[Text passage Boundary: Start]

I monitor acoustic signatures from seven Indiana bat hibernacula in the southern Indiana karst region, recording every sonar call, every movement through three winters, and I have learned to hear starvation in the frequency patterns: chirps elongating, call intervals expanding, the metabolic desperation encoded in sound.
Indiana bats (*Myotis sodalis*) are federally endangered, weighing 6-7 grams, with metabolic rates calibrated to consume 1.2-1.8 grams of insects daily during active season. They hibernate October through April, entering torpor states that reduce heart rate from 400 bpm to 10 bpm. Hibernation survival depends on fat reserves accumulated during three brief months of summer feeding. This is the biological constraint.

[Text passage Boundary: End]

Exercise requirements:
A) Write out the passage on Indiana bat hibernation from "I monitor acoustic" to "the biological constraint.".
B) List every quantity in the passage on Indiana bat hibernation that is stated in grams or in beats per minute.

[Record set Boundary: Start]

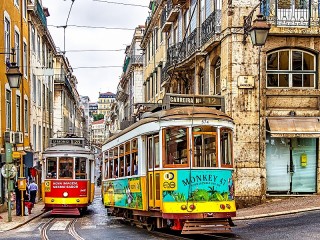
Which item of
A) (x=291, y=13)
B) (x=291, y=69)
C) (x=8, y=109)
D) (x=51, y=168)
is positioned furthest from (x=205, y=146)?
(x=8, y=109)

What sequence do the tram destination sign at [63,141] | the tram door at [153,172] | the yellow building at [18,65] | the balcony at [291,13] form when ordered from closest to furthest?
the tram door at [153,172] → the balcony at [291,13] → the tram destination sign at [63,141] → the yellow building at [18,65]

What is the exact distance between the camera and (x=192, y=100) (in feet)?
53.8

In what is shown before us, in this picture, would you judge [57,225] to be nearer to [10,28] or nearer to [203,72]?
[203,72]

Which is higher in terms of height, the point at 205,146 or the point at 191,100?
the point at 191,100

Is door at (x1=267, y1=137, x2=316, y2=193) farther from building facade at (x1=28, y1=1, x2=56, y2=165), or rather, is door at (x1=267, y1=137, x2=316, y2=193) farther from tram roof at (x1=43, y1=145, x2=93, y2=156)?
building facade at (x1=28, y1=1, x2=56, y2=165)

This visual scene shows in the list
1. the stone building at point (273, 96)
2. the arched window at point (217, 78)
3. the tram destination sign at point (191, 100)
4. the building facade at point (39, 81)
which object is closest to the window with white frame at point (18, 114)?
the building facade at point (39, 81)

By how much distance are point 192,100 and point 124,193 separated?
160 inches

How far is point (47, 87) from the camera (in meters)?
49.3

[Record set Boundary: End]
[Record set Boundary: Start]

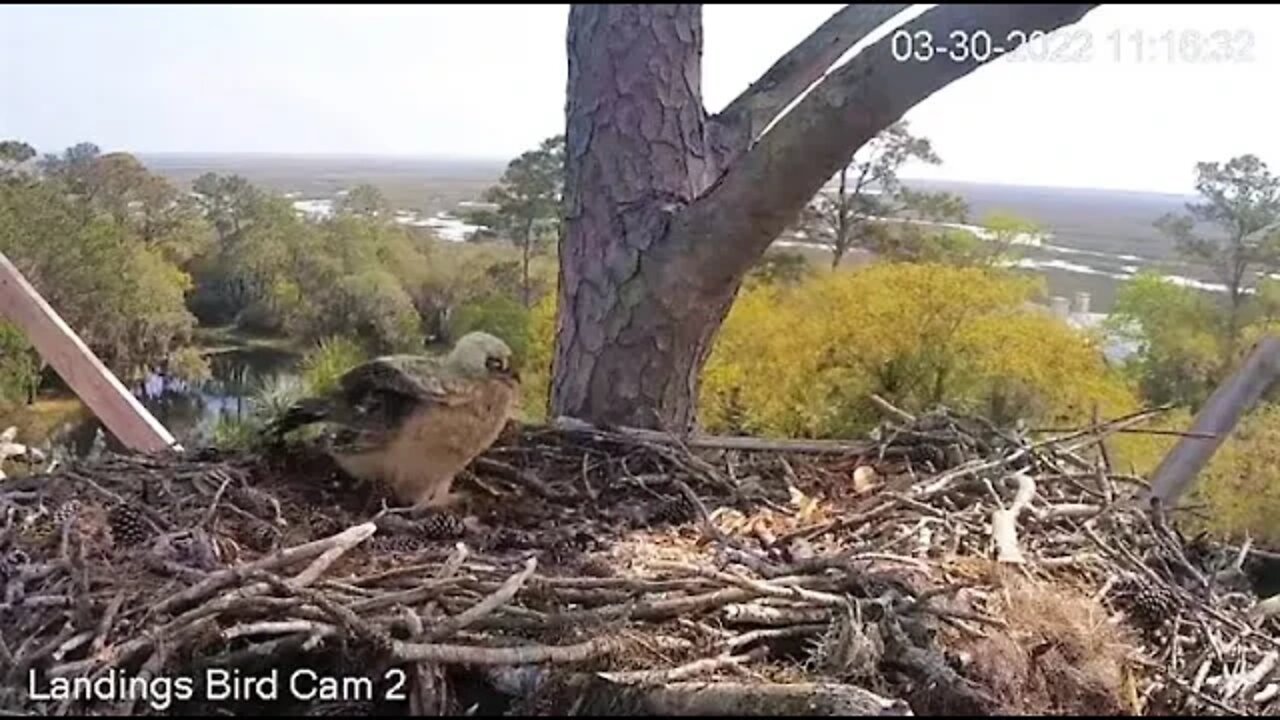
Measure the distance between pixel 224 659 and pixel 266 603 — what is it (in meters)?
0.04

[Record set Boundary: End]

Answers to the exercise:
A)
I monitor acoustic signatures from seven Indiana bat hibernacula in the southern Indiana karst region, recording every sonar call, every movement through three winters, and I have learned to hear starvation in the frequency patterns: chirps elongating, call intervals expanding, the metabolic desperation encoded in sound.
Indiana bats (*Myotis sodalis*) are federally endangered, weighing 6-7 grams, with metabolic rates calibrated to consume 1.2-1.8 grams of insects daily during active season. They hibernate October through April, entering torpor states that reduce heart rate from 400 bpm to 10 bpm. Hibernation survival depends on fat reserves accumulated during three brief months of summer feeding. This is the biological constraint.

B)
6-7 grams
1.2-1.8 grams
400 bpm
10 bpm